Data to process:
====================
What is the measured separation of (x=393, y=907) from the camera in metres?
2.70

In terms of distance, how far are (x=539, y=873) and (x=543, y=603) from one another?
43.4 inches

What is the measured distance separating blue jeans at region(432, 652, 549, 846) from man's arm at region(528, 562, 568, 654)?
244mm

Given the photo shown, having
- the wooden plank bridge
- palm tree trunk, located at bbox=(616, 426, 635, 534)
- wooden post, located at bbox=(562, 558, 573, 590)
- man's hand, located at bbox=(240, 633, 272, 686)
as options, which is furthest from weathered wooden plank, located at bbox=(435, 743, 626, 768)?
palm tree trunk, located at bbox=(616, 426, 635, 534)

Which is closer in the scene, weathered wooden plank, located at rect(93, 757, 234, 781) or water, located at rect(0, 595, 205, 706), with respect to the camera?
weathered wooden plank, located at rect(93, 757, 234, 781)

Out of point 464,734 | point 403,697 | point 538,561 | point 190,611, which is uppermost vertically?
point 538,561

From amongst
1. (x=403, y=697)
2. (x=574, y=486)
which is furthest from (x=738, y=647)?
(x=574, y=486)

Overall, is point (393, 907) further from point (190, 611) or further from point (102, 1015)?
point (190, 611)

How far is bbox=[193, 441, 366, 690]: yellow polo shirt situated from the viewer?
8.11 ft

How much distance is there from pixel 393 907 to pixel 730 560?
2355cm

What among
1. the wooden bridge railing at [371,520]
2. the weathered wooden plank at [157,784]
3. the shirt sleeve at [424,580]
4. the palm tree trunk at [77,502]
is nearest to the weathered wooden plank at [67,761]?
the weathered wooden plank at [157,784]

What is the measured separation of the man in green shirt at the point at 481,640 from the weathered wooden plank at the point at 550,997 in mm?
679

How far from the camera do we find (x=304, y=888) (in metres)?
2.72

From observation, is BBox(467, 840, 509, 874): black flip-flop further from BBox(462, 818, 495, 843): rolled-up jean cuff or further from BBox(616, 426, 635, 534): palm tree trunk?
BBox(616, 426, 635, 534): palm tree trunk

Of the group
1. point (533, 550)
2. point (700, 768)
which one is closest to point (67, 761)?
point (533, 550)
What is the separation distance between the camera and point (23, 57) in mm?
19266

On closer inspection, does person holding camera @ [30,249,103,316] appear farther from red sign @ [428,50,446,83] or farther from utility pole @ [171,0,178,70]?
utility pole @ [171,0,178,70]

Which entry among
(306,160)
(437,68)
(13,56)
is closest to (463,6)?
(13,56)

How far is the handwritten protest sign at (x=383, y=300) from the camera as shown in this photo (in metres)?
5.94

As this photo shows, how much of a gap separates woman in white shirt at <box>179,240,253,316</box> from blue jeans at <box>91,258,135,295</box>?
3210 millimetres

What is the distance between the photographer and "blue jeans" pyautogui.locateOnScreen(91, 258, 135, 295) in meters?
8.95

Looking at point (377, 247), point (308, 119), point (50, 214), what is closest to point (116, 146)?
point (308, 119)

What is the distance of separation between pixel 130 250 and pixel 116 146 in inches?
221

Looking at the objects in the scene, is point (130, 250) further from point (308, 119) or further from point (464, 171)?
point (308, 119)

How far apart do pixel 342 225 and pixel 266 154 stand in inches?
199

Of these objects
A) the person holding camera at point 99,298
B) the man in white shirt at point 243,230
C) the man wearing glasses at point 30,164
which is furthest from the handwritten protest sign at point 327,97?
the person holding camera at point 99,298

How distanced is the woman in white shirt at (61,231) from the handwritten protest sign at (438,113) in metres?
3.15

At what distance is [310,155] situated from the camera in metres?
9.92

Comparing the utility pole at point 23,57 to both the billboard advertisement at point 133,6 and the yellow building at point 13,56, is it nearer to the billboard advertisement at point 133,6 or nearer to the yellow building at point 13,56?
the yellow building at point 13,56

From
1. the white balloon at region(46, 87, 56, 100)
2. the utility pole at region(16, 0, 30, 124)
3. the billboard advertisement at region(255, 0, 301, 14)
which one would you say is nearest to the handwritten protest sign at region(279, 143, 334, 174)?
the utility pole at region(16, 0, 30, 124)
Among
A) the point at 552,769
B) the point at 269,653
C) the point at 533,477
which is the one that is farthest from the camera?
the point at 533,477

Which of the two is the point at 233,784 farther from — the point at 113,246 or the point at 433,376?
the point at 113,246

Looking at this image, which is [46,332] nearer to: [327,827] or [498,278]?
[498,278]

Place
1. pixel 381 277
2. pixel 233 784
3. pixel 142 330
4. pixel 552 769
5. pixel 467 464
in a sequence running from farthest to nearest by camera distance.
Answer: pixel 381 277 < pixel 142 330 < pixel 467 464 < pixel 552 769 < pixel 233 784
====================
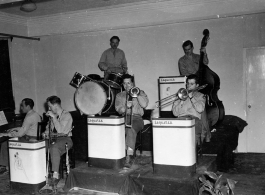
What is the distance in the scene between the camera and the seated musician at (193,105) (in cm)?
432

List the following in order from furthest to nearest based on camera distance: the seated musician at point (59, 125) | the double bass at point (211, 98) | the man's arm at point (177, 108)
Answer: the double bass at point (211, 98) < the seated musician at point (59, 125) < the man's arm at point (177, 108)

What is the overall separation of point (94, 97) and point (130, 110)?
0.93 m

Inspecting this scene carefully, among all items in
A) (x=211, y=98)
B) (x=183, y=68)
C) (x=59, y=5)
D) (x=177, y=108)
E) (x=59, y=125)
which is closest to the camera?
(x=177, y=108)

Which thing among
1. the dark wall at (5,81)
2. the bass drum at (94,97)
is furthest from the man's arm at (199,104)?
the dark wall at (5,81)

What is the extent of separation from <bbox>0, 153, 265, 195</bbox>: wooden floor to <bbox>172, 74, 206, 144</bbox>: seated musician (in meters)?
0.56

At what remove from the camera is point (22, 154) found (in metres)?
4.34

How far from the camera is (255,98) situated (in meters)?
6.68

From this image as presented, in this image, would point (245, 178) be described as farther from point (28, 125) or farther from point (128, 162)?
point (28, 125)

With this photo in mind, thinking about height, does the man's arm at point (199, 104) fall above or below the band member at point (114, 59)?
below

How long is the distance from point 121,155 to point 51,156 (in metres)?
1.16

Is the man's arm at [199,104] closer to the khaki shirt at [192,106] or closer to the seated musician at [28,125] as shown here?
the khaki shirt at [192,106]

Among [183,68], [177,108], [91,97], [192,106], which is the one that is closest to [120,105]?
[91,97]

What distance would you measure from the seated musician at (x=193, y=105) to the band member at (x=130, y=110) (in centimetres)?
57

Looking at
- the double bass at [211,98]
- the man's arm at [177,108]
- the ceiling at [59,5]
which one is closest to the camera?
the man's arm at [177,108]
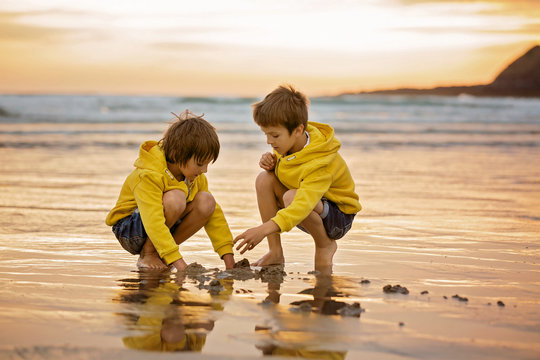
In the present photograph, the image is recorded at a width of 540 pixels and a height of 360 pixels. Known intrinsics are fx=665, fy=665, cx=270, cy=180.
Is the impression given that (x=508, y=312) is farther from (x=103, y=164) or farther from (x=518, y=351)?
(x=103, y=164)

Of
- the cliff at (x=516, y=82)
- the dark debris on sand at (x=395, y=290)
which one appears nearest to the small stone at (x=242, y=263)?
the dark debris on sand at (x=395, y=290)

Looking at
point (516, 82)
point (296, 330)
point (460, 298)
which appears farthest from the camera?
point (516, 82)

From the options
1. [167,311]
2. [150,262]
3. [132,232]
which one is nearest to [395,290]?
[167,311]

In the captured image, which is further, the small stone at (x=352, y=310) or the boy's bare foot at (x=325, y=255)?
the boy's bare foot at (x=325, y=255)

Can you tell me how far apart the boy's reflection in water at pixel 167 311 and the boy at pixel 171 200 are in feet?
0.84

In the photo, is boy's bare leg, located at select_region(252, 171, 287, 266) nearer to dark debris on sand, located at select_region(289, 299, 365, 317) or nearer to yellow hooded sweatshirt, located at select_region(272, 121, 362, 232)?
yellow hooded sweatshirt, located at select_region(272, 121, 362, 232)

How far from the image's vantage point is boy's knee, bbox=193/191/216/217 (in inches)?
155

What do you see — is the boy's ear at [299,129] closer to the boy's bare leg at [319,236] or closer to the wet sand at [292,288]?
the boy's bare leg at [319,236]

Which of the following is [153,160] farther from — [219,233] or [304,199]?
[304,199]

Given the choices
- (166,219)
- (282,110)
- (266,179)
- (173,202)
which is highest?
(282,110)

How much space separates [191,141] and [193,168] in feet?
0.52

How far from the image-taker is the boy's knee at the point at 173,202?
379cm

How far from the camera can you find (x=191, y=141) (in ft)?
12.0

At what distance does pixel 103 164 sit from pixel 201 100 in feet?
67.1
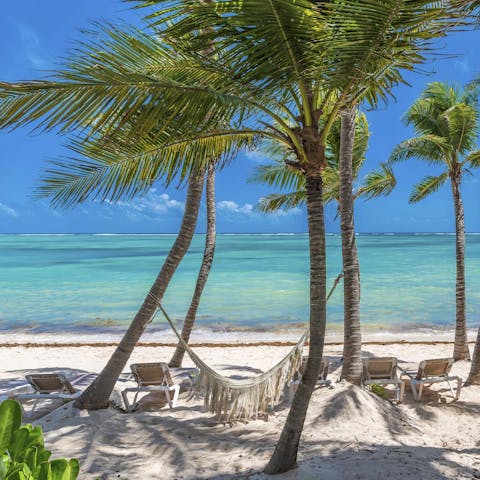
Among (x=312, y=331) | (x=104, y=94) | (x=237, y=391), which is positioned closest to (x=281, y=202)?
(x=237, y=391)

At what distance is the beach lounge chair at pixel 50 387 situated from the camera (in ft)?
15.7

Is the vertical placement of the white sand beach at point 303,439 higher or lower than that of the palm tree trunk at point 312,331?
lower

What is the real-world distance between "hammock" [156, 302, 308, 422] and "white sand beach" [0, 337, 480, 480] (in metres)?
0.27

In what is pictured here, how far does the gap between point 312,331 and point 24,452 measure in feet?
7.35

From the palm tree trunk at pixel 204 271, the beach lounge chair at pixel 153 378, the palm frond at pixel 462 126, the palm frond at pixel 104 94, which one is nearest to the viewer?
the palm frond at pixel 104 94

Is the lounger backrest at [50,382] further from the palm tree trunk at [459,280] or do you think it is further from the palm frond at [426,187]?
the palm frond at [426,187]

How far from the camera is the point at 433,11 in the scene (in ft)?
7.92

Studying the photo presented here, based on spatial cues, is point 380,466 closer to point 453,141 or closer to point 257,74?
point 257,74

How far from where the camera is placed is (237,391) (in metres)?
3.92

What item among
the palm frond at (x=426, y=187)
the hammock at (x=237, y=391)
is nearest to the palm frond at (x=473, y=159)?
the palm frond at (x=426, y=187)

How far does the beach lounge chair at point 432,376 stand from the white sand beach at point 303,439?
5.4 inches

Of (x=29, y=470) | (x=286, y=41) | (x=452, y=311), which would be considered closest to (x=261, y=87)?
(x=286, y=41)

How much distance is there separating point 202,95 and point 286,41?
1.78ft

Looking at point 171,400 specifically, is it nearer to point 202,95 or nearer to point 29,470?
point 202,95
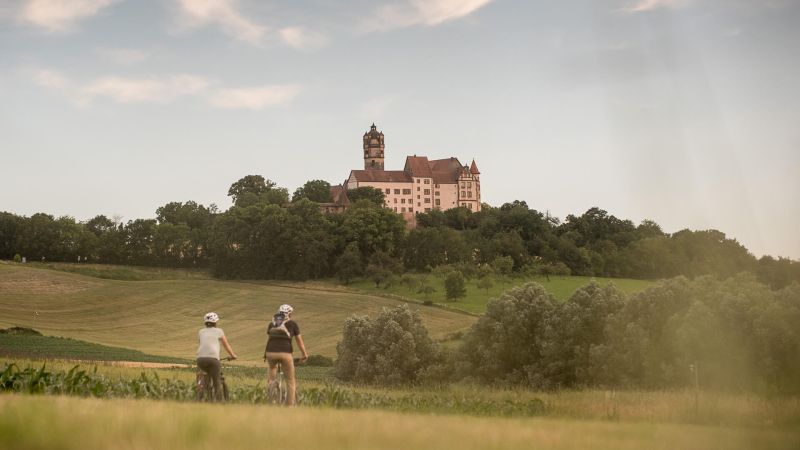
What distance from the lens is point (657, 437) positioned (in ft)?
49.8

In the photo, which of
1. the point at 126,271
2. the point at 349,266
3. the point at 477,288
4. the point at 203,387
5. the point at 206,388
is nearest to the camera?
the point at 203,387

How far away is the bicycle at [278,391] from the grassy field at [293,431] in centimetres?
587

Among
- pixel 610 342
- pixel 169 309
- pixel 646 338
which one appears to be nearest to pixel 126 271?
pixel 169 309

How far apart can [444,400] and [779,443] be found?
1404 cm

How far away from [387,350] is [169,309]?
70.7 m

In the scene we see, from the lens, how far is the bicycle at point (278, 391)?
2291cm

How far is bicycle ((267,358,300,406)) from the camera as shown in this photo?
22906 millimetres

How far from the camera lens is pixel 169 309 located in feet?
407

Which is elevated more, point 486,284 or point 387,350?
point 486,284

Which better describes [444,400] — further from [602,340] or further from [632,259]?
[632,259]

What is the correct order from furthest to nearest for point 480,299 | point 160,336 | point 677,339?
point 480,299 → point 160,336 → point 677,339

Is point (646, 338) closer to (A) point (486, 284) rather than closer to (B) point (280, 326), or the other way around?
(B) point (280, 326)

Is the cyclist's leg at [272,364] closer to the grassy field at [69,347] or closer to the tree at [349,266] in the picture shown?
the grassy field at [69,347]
====================
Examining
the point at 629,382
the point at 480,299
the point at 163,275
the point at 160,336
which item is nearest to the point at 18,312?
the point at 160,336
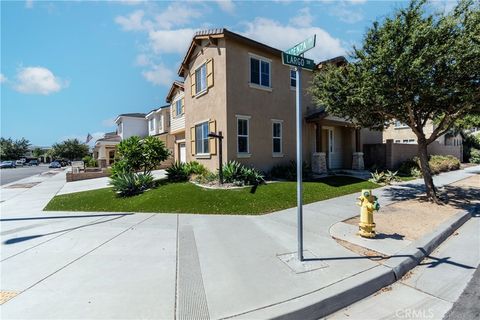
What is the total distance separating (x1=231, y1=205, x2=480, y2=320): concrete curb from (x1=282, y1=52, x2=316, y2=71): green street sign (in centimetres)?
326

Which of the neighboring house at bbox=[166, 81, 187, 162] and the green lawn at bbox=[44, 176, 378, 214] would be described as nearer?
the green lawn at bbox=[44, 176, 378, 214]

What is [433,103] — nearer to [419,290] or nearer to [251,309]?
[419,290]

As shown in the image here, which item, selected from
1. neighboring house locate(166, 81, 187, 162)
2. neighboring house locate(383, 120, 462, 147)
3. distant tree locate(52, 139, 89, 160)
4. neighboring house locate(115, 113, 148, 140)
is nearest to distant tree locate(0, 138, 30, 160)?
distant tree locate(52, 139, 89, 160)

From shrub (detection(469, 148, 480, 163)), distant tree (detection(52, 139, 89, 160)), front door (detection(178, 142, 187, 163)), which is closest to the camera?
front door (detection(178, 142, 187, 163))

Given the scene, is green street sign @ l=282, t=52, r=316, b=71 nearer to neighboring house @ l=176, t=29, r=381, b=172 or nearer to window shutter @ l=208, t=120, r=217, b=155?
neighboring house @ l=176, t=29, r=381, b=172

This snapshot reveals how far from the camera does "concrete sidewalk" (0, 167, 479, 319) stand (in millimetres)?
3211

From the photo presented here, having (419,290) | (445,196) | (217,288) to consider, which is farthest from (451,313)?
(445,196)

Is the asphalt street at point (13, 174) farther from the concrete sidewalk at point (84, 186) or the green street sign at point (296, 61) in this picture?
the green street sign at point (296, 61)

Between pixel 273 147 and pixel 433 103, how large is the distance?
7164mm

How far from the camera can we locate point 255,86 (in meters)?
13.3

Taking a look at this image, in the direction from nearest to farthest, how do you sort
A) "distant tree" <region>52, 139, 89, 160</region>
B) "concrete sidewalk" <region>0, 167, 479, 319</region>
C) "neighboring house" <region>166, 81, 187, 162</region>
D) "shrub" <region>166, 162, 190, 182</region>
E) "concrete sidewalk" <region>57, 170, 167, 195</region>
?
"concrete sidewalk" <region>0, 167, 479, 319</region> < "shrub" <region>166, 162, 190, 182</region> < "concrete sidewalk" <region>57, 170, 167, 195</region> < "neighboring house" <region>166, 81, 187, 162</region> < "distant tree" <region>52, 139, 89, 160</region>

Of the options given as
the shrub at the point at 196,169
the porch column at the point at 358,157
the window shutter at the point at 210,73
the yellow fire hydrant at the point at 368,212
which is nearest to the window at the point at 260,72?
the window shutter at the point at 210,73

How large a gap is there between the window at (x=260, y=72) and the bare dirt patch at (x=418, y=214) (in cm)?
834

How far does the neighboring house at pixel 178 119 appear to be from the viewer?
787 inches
====================
Required task:
How many lines in the material above contain "holding", matching case exactly? Reply with the number alone.

Exercise solution:
3